I got into an arguement with my Mom today.

Apparently I'm a bad person who gets everything handed to her and doesn't try to realize how good she has it.

Also I should pick the major she wants me to pick and then only take the remaining classes to get that major.

My mom wants me to be a librarian or a medical transcriber.

My grandma wants me to be a nurse, an RN.

My grandma pays for me to go to school.

Apparently I don't apperciate this and I shouldn't have told my brother about it. I told him when it first started what was going to happen and we talked about it again just recently when he was complaining about how he's struggling with paying for school.

My grandma told me to tell him she would help him if she could. My mom told me not to. She said my brother isn't that kind of person, that he won't ask for something it has to be given to him.

Then she told me that she wants me to declare a major and only take the classes needed to complete that major.

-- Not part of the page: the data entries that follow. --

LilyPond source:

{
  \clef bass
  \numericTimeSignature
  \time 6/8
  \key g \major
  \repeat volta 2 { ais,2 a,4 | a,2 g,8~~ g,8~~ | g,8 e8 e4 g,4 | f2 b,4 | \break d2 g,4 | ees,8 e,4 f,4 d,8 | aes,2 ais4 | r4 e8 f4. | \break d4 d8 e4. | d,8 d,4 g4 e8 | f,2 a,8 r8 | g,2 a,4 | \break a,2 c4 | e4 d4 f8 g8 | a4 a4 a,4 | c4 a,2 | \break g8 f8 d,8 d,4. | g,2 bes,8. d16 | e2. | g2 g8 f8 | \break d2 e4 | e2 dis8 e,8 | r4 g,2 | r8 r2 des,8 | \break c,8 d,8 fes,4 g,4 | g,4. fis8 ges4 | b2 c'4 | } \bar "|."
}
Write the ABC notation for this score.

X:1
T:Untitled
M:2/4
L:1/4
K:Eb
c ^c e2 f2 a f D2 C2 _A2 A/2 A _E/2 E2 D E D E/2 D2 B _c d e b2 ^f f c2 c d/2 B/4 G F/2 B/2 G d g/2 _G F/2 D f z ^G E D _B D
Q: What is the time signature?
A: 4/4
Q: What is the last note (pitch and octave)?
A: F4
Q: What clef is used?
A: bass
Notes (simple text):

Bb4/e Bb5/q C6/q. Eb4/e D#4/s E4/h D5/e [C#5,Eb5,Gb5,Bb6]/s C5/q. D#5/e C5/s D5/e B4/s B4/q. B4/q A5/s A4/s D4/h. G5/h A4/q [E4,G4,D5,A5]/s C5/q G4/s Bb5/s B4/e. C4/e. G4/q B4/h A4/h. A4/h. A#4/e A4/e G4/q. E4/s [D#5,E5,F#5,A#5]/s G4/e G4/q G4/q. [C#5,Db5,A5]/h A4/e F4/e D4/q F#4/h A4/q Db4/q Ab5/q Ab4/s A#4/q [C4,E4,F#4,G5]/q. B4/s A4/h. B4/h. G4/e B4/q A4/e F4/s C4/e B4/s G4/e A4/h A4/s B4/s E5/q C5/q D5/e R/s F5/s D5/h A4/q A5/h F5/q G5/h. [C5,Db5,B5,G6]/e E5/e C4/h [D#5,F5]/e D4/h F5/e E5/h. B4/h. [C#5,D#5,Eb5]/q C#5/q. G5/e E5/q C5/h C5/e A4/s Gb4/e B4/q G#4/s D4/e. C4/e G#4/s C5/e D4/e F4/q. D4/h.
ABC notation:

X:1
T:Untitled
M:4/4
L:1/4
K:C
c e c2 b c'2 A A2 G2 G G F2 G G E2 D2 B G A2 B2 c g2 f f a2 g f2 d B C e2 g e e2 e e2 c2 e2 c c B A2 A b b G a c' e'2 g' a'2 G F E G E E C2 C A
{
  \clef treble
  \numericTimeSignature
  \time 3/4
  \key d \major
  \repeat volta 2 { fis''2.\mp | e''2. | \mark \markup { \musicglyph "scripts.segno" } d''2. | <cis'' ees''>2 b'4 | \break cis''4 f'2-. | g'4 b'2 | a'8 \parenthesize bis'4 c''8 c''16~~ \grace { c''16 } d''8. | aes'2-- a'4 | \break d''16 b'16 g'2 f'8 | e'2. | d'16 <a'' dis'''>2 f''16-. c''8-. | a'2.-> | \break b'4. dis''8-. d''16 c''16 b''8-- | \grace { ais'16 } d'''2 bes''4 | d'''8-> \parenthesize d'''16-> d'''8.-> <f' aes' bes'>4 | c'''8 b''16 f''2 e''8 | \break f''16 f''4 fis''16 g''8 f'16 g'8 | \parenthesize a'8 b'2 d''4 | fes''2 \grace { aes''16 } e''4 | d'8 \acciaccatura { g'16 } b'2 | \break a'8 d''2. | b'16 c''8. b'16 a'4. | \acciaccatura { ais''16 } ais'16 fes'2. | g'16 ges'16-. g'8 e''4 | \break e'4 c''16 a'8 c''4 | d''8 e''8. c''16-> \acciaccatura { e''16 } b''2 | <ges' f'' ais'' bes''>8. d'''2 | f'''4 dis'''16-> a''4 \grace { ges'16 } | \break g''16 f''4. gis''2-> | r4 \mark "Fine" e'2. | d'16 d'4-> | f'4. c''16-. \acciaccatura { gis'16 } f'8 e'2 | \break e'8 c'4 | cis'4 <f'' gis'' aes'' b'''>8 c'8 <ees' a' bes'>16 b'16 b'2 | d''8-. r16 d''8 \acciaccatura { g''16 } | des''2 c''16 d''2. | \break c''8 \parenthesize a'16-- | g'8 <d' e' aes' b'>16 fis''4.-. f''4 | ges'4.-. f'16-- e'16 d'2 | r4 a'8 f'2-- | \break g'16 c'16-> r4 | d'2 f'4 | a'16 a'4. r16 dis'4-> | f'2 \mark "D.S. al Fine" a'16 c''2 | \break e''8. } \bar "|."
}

When I told her that grandma is paying for me to become a nurse she freaked out and started screaming at me that I can't be a nurse.

I calmly told her that we've had this conversation, we keep having this conversation and could we please stopped. So she dropped it. Which means in a few days I'll get it from my father for upsetting my mother and I'll need to admit that like always I am wrong and she is right and I should do as she asks because she loves me and is just trying to make sure I don't hurt myself.

Also I need to be very sensitive to how my brother feels because I'm obviously my Aunt's and my Grandma's favorite. I didn't say anything. What could I say? That he is obviously my parents favorite, always has been. Or perhaps that I live with my Grandma, I help her out daily and she's expecting me to because a nurse so I will know what's going on when she is old and need 24 hr care. She's made it clear she wants me to take care of her as much as I can. As for being my Dad's sister's favorite well okay yeah I am. They, my Aunt and Grandma got me a computer for Christmas. They were hoping my brother would use it too and apperently my brother didn't even get a Christmas card. She came to visit a few weeks ago my Aunt, when I wasn't at work or didn't have plan's with my friends or other family I tried to spend time here with her and my Grandma. My brother didn't stop by once. My grandma bought him a jar of his favorite junk food and even though I told him about it he never came up and got it. It just sat her for weeks until she got tired to looking at it and told me to take it back to my parents house for him.

Yet I'm the bad guy here. It's my fault I'm the favorite and all I do is disobey my mom because I'm an insolent ungrateful child.

I hate myself at this moment.

I've been invited to go to New York City with some friends and have requested the days off from work and have said yes I will go. I've almost talked to all my teachers and I've talked to my parents. After this conversation I just want to tell everyone I won't go and instead use the money I've saved up to get ahead on my bills, or to pay one of my own school payments. Part of me thinks I should stop going out on weekends, just concentrate on school and paying all my bills. The maybe I won't be such a horrible person.

I know how that sounds. I'm just semi-depressed lately and this conversation with my Mom's made everything seem worse.